Monitors microphone input volume against a configurable threshold. Used to verify that the participant's audio setup is working correctly before recording or voice-dependent tasks begin.

element

speech-recognizer

Performs real-time speech recognition with keyword detection. Listens for specific words or phrases and can trigger data capture, proceed, or alert events on keyword match. Supports continuous listening mode.

Communication

Elements that enable real-time interaction between participants.

element

video-chat

Renders WebRTC video and audio streams for matched participants. Used inside routine-video-chat to display peer camera feeds and transmit audio. Relies on native browser WebRTC APIs with Socket.IO signaling.

Video Chat & Matching

Matching is a routine-level concept, not experiment-level. Each video-chat routine defines its own matching configuration, meaning a single experiment can include multiple video-chat sessions with different matching strategies and partner assignments.

How matching works

When a participant reaches a matching routine, they enter a Redis-backed waiting room keyed by experiment ID and routine name. The matching routine displays a waiting screen with a live counter showing how many participants are in the queue.
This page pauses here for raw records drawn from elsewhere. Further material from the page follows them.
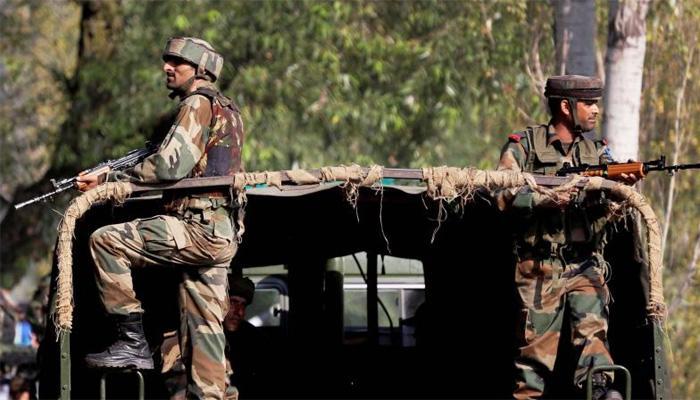 जम्मू-कश्मीर: लश्कर के दो आतंकी मुठभेड़ में ढेर, सेना का सर्च ऑपरेशन जारी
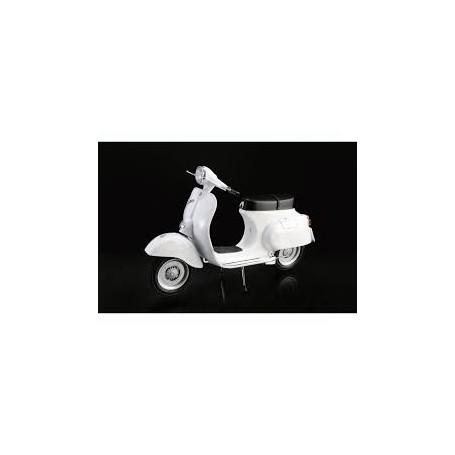Italeri 1/9 Vespa 125 Primavera Scooter Kit 4633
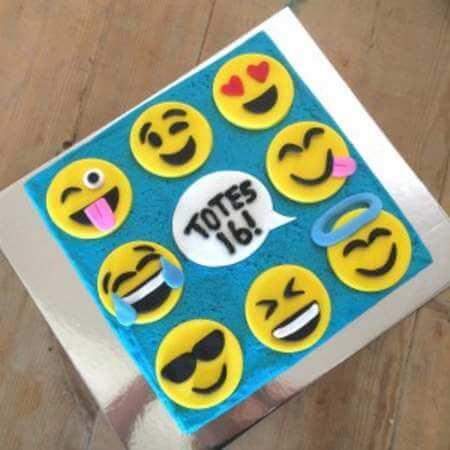 diy-smiley-faces-diy-cake-kit-wooden-450
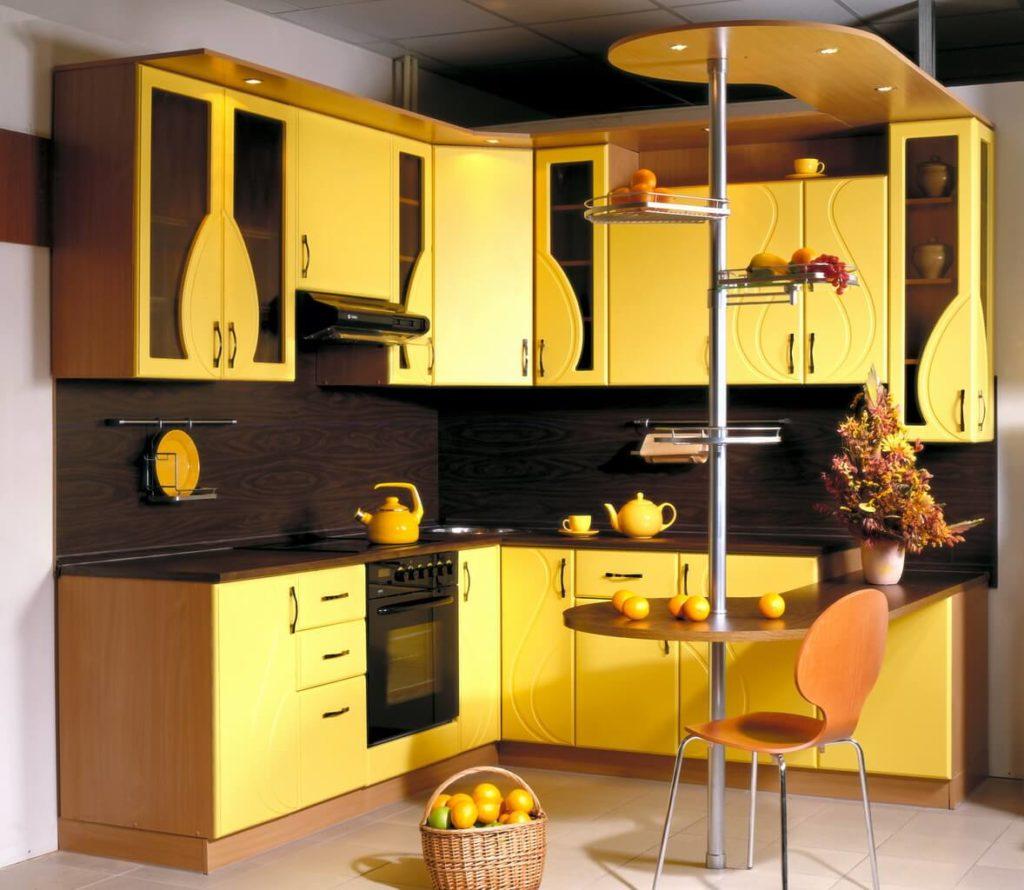 П-образный кухонный гарнитур с барной стойкой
The server continuously evaluates the queue against the matching configuration and forms groups when the requirements are met.

Matching strategies

strategy

FIFO

First-come-first-served queue matching. Participants are matched in the order they arrive. When enough participants are waiting (as defined by the session size), the server forms a group from the earliest arrivals and moves them into a video-chat session.

strategy

Property-Based

Filters participants into named slots based on their properties — such as assigned condition, survey responses, or demographic data. Each slot defines filter criteria that a participant must match. The server only forms a group when every slot is filled by a qualifying participant.

strategy

Manual

The experimenter assigns participants to groups manually via the admin dashboard. Participants wait in the queue until the experimenter explicitly creates a match. Used when automated matching logic is insufficient or when the researcher needs direct control over pairings.

Timeouts

Each matching configuration includes a timeout duration. When a participant has been waiting longer than the configured timeout, the system can either continue waiting indefinitely or proceed without a match, depending on the timeout action setting. This prevents participants from being stuck in a waiting room if a match never arrives.

WebRTC connections

Video chat uses native browser WebRTC APIs — no PeerJS or other third-party libraries. Socket.IO relays the signaling messages (SDP offers, SDP answers, and ICE candidates) between peers. Once signaling is complete, media streams flow directly between participant browsers in a peer-to-peer connection.

Multiple Devices

AME supports supplementary devices — a phone or tablet that acts as an additional camera or input controller for the participant. This enables multi-angle video capture and remote interaction without additional hardware.

Connection flow

The participant scans a QR code displayed in the experiment interface to pair their device to the current session. The supplementary device connects via WebRTC, establishing a direct media or data channel with the main experiment browser. No app installation is required — the device opens a web page that handles the connection.

device mode

Camera

Streams video from the device's camera (front or rear facing) to be recorded alongside the main webcam. Enables multi-angle capture — for example, recording a participant's face with the webcam and their hands with a phone camera simultaneously.

device mode

Controller

Sends input events (taps, gestures) from the device to the experiment, enabling remote control interactions. The phone screen becomes a secondary input surface that participants can use during the experiment.

Multi-capture coordination

The multi-capture element orchestrates recording from all connected sources simultaneously. It manages synchronization of multiple video and audio streams — from the main webcam, supplementary device cameras, and desktop capture — uploading each stream independently with resumable chunked transfers.